🤖 AI Summary
Current text-to-video (T2V) models exhibit systematic deficits in physical commonsense reasoning, frequently generating videos that violate causal principles, object dynamics, and tool-use logic.
Method: We introduce PhysVidBench—the first benchmark explicitly designed to evaluate physical commonsense in T2V generation, focusing on causality, object behavior, and tool-mediated interactions. It comprises 383 structured prompts and employs a three-stage indirect evaluation framework: (1) generating physics-grounded questions from prompts, (2) using vision-language models to describe generated videos, and (3) leveraging large language models for logical reasoning and answer generation—thereby mitigating hallucination bias inherent in direct assessment while improving interpretability and reliability.
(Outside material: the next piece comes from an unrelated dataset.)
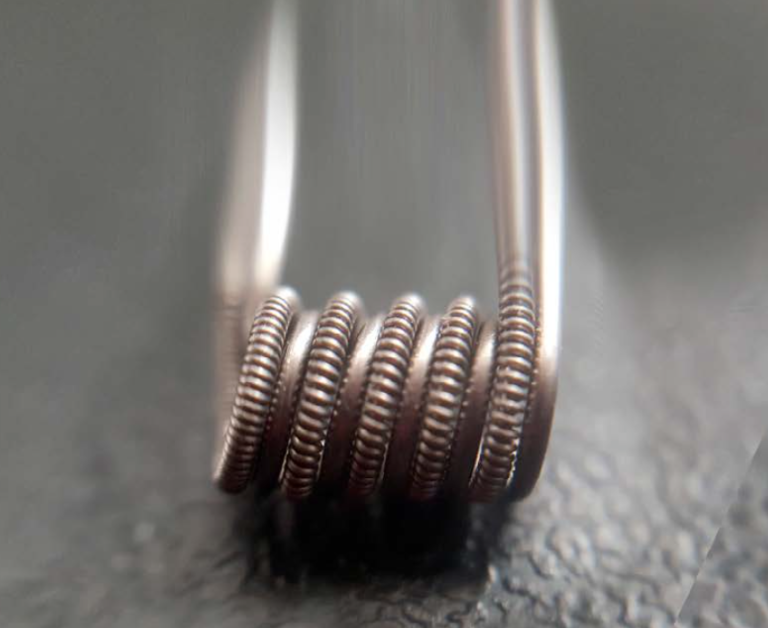 PARALLEL CLAPTON 0,1 OHM - CUSTOM WIRES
Contribution/Results: Experiments reveal consistent physical implausibility across leading T2V models. PhysVidBench is reproducible, extensible, and establishes a new paradigm for modeling and evaluating physical commonsense in T2V systems.
📝 Abstract
Recent progress in text-to-video (T2V) generation has enabled the synthesis of visually compelling and temporally coherent videos from natural language. However, these models often fall short in basic physical commonsense, producing outputs that violate intuitive expectations around causality, object behavior, and tool use. Addressing this gap, we present PhysVidBench, a benchmark designed to evaluate the physical reasoning capabilities of T2V systems. The benchmark includes 383 carefully curated prompts, emphasizing tool use, material properties, and procedural interactions, and domains where physical plausibility is crucial. For each prompt, we generate videos using diverse state-of-the-art models and adopt a three-stage evaluation pipeline: (1) formulate grounded physics questions from the prompt, (2) caption the generated video with a vision-language model, and (3) task a language model to answer several physics-involved questions using only the caption. This indirect strategy circumvents common hallucination issues in direct video-based evaluation. By highlighting affordances and tool-mediated actions, areas overlooked in current T2V evaluations, PhysVidBench provides a structured, interpretable framework for assessing physical commonsense in generative video models.